*** Opening Stored data ***

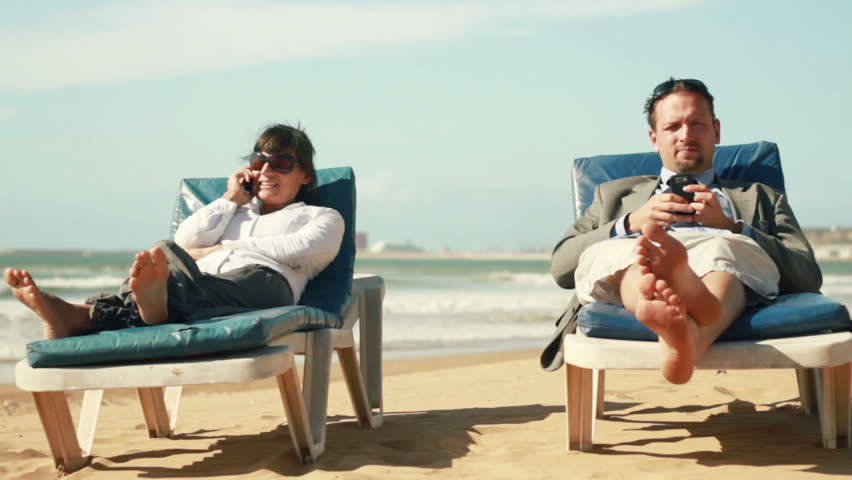 Business people with cellphones on vacations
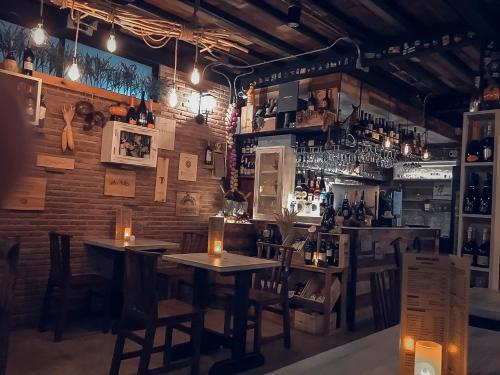A restaurant or other place to eat at Otium Boutique Room
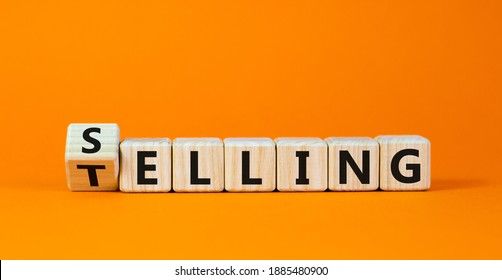 Selling or telling symbol. Turned wooden cubes and changed the word 'telling' to 'selling'. Beautiful orange background, copy space. Business and storytelling selling or telling concept.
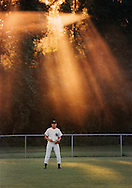 Sunlight streams through the trees behind an outfielder at Cronomer Hill Park in the Town of Newburgh, New York.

*** Closing Stored data ***

Problem to work on. Leaving the pictures out, set down all of the data again exactly.

Expected output.
 Business people with cellphones on vacations
A restaurant or other place to eat at Otium Boutique Room
 Selling or telling symbol. Turned wooden cubes and changed the word 'telling' to 'selling'. Beautiful orange background, copy space. Business and storytelling selling or telling concept.
 Sunlight streams through the trees behind an outfielder at Cronomer Hill Park in the Town of Newburgh, New York.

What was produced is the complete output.